Robert: More than half the health issues we face in Africa are poverty related diseases. And so when you look at Africa, a population of about 1.1, 1.2 billion people with a purchasing power that is not very strong for the industrial sector, the pharmaceutical industry, they’ve neglected this market. So normally you’d expect that where you have a lot of disease, then that means there is high demand and then supply naturally flows there. That doesn’t work for Africa. What actually you’ve seen is that the 1.1, 1.2 billion of us, we are actually about 4% of the global pharma market. Now compare that to the US.

Rowena: That’s tiny.

Robert: In terms of population, we are probably about 11% of of the global population. So when you look at it and you ask and we have about 25% of the global disease burden.

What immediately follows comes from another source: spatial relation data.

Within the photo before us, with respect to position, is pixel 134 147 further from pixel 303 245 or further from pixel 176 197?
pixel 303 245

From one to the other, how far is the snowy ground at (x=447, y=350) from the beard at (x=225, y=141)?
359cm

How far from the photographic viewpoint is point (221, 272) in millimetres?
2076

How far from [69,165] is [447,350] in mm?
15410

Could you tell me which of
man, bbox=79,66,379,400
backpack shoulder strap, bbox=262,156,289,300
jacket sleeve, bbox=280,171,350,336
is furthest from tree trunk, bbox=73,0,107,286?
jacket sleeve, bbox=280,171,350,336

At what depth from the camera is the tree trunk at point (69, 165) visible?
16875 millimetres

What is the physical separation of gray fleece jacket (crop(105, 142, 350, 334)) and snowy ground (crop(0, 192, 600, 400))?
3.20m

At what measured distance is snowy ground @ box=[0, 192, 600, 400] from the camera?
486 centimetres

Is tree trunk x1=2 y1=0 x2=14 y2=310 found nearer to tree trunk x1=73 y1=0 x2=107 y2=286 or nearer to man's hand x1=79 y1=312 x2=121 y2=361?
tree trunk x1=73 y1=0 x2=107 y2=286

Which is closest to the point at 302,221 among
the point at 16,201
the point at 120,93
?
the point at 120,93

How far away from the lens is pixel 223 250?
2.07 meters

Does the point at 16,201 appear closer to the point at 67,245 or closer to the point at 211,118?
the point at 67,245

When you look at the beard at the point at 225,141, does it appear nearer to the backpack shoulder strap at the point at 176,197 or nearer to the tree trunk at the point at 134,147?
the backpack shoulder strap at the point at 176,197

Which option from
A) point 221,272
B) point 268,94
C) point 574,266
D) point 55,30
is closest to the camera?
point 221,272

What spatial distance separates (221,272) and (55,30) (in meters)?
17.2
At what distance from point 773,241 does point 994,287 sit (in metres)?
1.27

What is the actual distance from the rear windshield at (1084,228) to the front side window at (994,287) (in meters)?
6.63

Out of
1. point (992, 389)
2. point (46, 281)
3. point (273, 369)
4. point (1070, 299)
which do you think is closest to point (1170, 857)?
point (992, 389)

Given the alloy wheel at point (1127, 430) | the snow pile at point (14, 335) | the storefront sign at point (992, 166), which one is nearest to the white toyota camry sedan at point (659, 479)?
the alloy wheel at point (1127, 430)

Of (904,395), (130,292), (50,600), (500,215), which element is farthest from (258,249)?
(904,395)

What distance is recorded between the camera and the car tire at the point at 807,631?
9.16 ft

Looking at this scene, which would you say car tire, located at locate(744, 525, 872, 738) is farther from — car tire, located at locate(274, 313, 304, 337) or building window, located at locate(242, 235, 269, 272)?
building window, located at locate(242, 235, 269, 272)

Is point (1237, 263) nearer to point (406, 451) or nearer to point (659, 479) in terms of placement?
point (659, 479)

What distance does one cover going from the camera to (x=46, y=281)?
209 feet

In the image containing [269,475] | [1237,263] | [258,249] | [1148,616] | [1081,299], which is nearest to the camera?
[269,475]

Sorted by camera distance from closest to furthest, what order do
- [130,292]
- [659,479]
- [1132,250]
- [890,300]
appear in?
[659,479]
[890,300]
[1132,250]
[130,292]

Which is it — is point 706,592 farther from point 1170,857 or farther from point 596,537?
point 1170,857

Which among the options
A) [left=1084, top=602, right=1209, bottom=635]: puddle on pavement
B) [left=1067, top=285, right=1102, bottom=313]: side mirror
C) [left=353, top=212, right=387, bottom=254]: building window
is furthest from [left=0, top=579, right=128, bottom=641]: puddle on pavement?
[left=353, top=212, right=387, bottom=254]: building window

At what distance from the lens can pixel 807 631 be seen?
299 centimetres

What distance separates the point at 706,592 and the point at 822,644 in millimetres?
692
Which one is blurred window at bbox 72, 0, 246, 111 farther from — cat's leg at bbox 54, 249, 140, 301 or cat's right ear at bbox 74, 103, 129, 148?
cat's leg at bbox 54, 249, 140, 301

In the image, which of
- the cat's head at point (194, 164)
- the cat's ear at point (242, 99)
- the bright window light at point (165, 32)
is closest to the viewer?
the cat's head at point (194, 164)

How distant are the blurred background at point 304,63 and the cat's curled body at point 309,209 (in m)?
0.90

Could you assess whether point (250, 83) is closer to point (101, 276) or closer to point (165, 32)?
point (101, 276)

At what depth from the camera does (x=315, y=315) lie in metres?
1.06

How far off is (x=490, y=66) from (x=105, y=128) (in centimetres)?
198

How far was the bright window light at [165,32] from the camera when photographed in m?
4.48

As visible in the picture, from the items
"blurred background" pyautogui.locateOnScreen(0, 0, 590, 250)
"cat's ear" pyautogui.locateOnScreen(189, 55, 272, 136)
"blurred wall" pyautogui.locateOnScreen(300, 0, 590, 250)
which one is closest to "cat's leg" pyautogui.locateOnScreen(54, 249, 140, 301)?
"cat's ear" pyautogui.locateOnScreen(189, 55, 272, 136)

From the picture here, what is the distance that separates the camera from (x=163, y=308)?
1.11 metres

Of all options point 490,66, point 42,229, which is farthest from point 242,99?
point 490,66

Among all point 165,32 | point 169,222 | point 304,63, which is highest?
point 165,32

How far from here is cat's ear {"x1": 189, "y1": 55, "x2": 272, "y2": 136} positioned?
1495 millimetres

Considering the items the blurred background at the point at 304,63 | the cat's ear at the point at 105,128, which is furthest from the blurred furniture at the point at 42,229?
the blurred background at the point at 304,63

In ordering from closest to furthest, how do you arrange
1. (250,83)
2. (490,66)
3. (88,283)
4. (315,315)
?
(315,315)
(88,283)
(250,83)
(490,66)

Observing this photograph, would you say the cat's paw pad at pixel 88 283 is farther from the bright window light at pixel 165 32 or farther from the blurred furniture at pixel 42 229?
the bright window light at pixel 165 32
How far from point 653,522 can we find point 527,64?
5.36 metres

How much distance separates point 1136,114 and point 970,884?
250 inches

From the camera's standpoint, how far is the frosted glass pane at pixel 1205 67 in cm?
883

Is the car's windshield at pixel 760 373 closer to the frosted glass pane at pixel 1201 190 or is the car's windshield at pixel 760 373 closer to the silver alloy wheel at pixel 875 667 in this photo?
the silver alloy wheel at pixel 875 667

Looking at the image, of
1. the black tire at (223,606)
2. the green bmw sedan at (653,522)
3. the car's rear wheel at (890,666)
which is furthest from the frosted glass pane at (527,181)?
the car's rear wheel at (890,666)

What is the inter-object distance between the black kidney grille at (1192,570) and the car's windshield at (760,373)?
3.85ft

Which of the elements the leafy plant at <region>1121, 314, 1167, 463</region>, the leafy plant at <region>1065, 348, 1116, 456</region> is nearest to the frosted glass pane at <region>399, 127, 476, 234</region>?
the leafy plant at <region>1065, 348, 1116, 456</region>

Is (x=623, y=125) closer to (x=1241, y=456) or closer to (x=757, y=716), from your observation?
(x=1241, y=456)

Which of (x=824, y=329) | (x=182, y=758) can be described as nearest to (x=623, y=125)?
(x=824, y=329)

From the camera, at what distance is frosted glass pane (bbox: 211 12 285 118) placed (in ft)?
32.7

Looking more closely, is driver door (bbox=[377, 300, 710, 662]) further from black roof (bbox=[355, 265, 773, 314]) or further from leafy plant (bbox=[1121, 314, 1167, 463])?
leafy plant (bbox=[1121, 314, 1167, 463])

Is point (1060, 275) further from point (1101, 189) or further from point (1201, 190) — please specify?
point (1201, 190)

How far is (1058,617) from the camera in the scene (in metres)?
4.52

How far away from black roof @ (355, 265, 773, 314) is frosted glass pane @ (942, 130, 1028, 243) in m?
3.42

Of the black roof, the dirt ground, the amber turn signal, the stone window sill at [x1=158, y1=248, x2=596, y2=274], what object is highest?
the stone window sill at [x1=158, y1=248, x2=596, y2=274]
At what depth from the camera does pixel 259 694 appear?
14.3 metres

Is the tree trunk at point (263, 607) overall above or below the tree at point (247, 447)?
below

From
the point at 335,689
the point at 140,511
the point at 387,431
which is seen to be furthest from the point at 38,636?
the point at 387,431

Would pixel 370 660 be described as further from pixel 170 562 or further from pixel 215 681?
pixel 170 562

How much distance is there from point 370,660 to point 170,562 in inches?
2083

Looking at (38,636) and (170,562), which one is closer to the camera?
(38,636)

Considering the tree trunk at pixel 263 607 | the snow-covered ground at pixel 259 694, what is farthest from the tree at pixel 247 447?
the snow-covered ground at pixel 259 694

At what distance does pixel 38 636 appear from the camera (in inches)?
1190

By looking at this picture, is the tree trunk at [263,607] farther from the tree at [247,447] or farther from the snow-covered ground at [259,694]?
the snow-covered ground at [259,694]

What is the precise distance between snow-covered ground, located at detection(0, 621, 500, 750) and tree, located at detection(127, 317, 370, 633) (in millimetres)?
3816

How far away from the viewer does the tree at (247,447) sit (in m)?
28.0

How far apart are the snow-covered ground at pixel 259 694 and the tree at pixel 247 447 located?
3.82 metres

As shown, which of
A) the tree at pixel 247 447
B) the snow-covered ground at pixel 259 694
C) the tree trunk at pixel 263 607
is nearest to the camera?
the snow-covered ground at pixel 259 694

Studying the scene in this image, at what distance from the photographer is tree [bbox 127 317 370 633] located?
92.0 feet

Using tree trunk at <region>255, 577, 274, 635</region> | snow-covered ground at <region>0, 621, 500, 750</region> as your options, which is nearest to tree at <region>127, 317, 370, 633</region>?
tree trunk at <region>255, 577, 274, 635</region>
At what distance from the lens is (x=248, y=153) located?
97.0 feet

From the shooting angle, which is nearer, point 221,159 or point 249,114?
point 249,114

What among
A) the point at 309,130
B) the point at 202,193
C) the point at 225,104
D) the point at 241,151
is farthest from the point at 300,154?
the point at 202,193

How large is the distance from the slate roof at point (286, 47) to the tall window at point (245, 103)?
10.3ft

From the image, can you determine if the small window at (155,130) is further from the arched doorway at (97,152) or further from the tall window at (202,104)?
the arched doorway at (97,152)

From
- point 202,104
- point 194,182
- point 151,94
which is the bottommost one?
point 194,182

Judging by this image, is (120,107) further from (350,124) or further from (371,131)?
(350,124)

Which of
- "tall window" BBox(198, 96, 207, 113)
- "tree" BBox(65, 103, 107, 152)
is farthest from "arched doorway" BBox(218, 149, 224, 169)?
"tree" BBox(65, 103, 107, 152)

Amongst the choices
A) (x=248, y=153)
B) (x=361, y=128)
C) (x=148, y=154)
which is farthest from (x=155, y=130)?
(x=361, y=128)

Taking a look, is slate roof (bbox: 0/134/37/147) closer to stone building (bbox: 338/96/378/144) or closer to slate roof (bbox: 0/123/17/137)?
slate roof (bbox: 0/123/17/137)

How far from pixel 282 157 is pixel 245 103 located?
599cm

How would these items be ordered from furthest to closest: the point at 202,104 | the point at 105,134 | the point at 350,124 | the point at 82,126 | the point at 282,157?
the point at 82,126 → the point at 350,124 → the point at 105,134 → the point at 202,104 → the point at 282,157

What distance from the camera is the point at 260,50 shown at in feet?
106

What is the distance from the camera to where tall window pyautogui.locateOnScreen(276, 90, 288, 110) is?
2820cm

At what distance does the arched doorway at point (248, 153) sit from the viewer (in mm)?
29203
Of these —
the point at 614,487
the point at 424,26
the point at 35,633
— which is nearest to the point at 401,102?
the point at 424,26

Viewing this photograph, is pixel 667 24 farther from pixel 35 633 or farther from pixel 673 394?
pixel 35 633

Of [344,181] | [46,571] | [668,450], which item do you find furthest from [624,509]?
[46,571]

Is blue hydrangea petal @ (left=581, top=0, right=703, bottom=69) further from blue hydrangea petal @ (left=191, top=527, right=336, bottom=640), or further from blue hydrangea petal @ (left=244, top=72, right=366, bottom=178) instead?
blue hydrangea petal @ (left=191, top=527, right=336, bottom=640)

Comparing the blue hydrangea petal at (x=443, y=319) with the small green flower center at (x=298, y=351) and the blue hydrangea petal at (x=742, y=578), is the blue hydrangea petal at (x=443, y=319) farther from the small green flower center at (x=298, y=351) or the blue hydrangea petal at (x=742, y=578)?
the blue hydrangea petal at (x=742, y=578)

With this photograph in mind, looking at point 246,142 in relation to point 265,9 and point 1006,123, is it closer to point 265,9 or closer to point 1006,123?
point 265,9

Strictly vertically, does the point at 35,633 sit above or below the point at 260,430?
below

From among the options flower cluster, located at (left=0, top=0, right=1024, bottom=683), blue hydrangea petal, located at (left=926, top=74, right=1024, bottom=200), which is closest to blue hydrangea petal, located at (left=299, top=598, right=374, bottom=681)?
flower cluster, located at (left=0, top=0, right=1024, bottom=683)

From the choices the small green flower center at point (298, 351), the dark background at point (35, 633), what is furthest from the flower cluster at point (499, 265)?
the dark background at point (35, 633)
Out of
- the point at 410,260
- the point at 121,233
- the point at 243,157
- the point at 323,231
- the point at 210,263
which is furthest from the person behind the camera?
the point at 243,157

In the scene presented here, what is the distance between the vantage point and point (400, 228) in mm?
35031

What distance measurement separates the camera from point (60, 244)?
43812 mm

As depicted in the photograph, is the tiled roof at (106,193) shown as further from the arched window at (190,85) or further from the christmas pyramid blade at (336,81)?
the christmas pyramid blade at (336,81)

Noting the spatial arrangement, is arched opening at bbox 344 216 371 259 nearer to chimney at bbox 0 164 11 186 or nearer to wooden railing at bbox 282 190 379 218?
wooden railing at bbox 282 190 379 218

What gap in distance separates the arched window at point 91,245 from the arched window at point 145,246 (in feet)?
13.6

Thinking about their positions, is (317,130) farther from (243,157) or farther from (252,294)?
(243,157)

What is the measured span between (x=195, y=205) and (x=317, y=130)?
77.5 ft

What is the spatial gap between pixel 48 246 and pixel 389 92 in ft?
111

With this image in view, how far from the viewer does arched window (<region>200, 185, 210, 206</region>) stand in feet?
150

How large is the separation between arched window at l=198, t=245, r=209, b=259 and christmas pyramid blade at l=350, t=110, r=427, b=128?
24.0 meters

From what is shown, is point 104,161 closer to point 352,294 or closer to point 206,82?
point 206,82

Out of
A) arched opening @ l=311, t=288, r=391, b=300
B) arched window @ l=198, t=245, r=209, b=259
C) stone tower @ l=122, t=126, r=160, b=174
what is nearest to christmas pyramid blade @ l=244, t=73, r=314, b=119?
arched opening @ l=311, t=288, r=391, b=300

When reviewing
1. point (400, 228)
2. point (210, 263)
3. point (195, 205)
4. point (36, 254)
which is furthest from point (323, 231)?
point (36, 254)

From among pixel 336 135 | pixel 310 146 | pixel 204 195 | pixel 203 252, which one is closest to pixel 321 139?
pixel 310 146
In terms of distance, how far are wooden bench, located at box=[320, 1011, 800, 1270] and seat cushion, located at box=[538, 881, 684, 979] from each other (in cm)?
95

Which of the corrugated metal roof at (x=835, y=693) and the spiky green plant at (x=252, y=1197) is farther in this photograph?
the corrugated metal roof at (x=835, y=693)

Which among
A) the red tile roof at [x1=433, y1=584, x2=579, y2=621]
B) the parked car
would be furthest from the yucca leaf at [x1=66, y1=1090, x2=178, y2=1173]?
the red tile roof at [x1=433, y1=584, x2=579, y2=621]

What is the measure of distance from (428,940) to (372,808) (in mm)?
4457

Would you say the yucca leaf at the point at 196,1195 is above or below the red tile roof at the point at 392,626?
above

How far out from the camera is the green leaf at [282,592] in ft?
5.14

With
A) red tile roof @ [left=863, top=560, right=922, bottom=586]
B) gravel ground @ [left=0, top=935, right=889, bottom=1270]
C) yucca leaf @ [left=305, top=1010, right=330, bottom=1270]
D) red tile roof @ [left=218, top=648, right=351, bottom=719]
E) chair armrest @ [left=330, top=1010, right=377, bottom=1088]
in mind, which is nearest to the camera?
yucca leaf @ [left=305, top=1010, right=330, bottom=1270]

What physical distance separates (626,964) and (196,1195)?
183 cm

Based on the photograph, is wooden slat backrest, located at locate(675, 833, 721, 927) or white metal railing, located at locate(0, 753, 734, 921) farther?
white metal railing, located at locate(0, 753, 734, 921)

Rowena: Something’s not adding up here.

Robert: Exactly. So it is a massive market failure. And for me, what I realize is that we call this poverty related diseases, which means if we just attack them purely with science, what we’re really doing is we are trying to treat the symptoms and the root issue remains there. And so ultimately what happens is that it will keep cropping up again, you know, issues to do with sanitation, lack of clean water.

So the appropriate way to deal with health issues in Africa is to ask, how do we flip this into an opportunity?

How do you create local value chains? How do we create wealth as we solve this problem? It means stop and to think not just as a scientist, but thinking more like an industrialist and understanding how does money flow and how do you create market value even as you do the science?